Dari hasil tabel 5.7. dapat dilihat bahwa hasil yang mecolok terjadi pada 1
orang responden dengan pengetahuan baik, namun terjadi serangan yang berat,
dan 1 orang responden dengan pengetahuan yang kurang, namun terjadi
serangan yang ringan. Dari hasil ini tampak tidak ada hubungan yang
bermakna hubungan antara tingkat pengetahuan tentang perawatan diri
terhadap kekambuhan serangan PPOM, karena responden dengan tingkat
pengetahuan yang baik terkena serangan yang berat, dan sebaliknya pada 1
responden yang lain dengan pengetahuan yang kurang. Tentu saja hal ini
berlawanan dengan ungkapan Soekidjo Notoatmodjo (1993) “semakin tinggi
tingkat pendidikan seseorang diharapkan semakin mudah menerima informasi
sehingga makin banyak pengetahuan yang dimiliki”.
Berkenaan dengan bertentangannya antara hasil penelitian dengan teori
yang disampaikan oleh Soekidjo Notoatmodjo (1993), ada faktor lain yang
43
mempengaruhi kekambuhan serangan PPOM, yaitu faktor pencetus terjadinya
kekambuhan serangan dan keadaan penyakit.
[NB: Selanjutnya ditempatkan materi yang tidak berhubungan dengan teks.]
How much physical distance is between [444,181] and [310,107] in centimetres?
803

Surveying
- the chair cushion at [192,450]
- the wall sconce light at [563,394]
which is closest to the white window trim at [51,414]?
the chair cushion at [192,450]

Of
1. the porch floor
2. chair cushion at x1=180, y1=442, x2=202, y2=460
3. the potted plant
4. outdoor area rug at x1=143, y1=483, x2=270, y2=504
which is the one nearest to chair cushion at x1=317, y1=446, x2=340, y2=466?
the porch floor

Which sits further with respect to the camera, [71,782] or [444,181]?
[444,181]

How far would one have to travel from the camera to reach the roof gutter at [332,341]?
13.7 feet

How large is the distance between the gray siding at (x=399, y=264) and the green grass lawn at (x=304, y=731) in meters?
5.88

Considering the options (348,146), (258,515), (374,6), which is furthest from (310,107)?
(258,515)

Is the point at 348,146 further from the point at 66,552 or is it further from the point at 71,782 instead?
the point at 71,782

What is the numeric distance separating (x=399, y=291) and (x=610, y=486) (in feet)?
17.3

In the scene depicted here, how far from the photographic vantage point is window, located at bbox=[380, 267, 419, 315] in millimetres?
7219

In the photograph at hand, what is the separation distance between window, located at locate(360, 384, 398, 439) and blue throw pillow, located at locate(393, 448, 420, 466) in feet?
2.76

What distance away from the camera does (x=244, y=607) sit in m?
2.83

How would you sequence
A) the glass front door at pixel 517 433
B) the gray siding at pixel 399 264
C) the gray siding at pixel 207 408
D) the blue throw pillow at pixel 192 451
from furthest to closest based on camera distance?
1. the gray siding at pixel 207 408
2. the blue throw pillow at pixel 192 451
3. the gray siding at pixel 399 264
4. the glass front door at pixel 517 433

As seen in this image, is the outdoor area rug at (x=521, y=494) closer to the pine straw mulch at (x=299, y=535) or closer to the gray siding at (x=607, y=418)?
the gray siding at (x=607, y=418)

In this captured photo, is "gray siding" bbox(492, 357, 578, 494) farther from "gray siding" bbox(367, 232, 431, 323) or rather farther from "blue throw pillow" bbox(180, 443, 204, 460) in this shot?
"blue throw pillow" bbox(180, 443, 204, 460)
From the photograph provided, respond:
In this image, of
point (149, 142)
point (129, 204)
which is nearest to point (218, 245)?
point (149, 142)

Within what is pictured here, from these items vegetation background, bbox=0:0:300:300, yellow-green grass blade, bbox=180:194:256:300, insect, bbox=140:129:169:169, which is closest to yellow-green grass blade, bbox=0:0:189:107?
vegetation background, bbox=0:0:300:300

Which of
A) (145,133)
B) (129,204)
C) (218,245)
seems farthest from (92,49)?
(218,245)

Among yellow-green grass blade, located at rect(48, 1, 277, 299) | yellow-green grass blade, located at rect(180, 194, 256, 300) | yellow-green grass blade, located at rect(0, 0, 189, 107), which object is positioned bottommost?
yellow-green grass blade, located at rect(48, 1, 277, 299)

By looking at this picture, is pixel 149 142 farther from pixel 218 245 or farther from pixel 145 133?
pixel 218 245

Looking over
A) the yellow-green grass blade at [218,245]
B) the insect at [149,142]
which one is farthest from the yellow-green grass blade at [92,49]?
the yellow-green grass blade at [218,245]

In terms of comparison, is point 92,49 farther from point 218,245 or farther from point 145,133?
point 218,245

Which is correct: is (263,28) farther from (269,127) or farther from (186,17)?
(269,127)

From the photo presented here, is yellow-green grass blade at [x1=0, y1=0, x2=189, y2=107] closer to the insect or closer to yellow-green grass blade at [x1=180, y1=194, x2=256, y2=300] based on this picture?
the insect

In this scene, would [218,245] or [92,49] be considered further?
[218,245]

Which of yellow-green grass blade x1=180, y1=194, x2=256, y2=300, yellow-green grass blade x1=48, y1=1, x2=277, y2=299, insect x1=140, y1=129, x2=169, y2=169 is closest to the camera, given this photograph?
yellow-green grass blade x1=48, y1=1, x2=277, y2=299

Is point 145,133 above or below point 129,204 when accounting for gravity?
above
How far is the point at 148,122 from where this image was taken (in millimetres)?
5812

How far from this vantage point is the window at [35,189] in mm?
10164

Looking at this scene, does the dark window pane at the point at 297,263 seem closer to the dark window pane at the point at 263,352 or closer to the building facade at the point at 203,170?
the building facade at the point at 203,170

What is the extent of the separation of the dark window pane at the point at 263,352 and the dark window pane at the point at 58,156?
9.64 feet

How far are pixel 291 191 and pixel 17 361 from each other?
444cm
Sedangkan untuk hasil yang lain dari tabel 5.7. dimana 9 responden
dengan pengetahuan yang cukup, 2 orang diantaranya terjadi serangan yang
ringan, 6 responden lainnya dengan serangan sedang dan 1 responden dengan
serangan yang berat. Sedangkan untuk 2 responden dengan pengetahuan yang
kurang semuanya mengalami serangan yang berat. Dari hasil ini terlihat
adanya hubungan tingkat pengetahuan tentang perawatan diri di rumah
terhadap kekambuhan serangan.
Setelah membahas dua hal yang berlawanan di atas, maka peneliti akan
membahasnya dengan uji statistik, uji statistik yang digunakan adalah uji
korelasi Spearman.
Setelah dilakukan analisa deskriptif, maka berikutnya dilakukan analisa
inferensial dimana akan menggunakan tes korelasi Spearman dengan tingkat
kemaknaan 0,05 dan responden sebanyak 13. Didapatkan hasil (Lampiran 4) :
-0,56 < 0,069 < 0,56, sehingga Ho diterima atau korelasinya tidak signifikan.